Monday, July 18, 2011

The truth, as I see it

One of my professors told us in class once about some philosopher who came up with this phrase: The map is not the territory. It means that your map (or blueprint, or understanding) of a thing or situation isn't actually the thing or situation itself. Its simply a representation of that thing or situation in your own head. As such, it is only as accurate as our understanding of that thing. The problem is, people's understanding of most things is surprisingly inaccurate.

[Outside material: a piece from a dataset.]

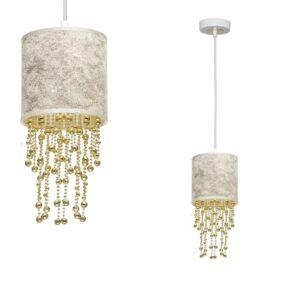 Milagro - ALMERIA - függeszték lámpa 1-es fehér-arany 1xE27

Imagine having a map of a new city. You look at the map. You are lost. You go to the guy on the street and say, "Where am I?" He says, "The corner of Chestnut and Main." So, with that knowledge, you go to your map and you follow it to where you wanted to go. You go right where the map said go right. You go left where the map said go left. But then, when you arrive at what should have been Locust ave, you find yourself on LeMoyne. So you show someone on Lemoyne your map and you show them what you did. They ask you what was around you when you started. "Did you see the old theater? Did you see Shorty's Hot Dogs? No? Well there's your problem. Everything you did makes perfect sense, if you start at Chestnut and Main. The problem is, you weren't on the corner of Chestnut and Main. You were on Hallam ave."

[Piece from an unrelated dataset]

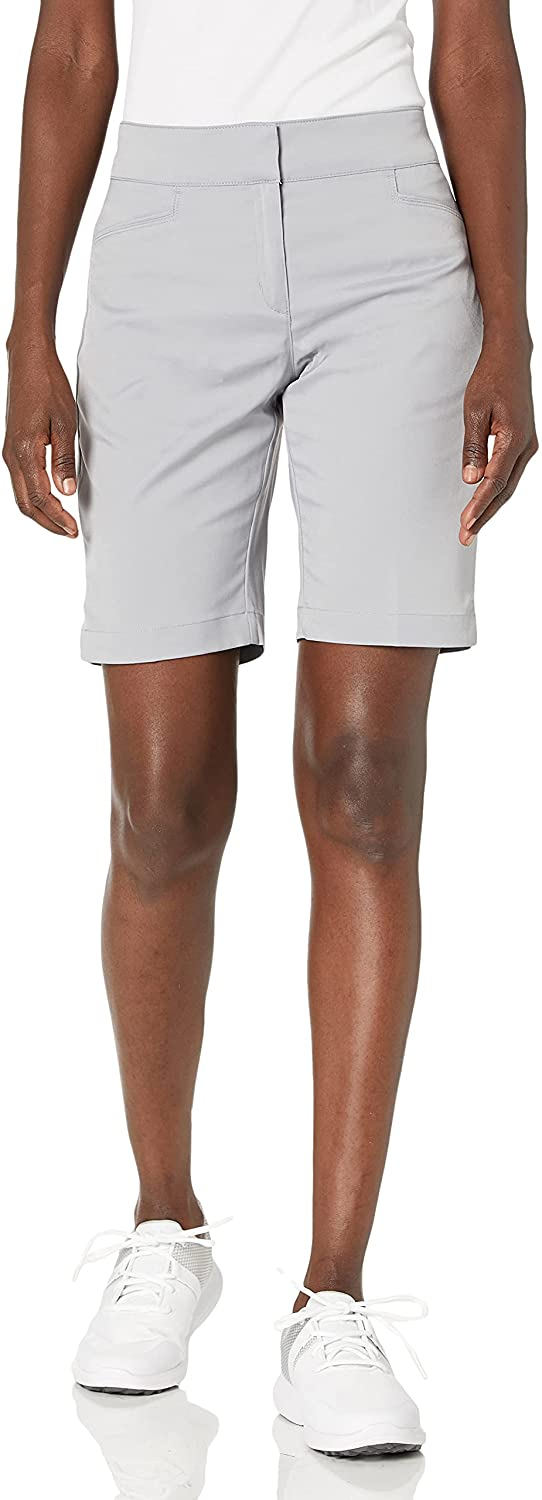 PGA TOUR Women's Stretch360 Golf with Stretch Comfort Short Don't miss the Free shipping anywhere in the nation campaign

Self help guys might call that a paradigm shift. In psychology and education, they might call it insight or cognitive restructuring. The sudden realization that your current knowledge is inaccurate or incomplete is a powerful and disturbing thing. But, its also the key to real understanding. Just because a thing appears to be true does not make it true. Your view of the truth is just that. We see the world through our lens and from our own particular viewpoint. The key to true understanding is knowing that our lens is never 100% accurate. That knowledge leads one to seek out other viewpoints from which to see any and every situation in an attempt to gain more of the picture. Its sort of like those 3D cameras they use in football. They attempt to capture the game from every possible angle so that they can render a 360 degree picture of any moment in time that might be in question. If people could, by some miracle, stop time and see their lives from the view point of the guy standing directly across from them, they would undoubtedly act differently in just about every situation.

I say all that to say this. When you see someone acting in a way that doesn't make sense to you, realize that it likely makes perfect sense to HIM. Understanding why it makes sense to him would give you far more insight than attempting to tell or show him what would make sense to you. More than likely, the TRUTH is somewhere in between. If you try hard enough, you might just find it.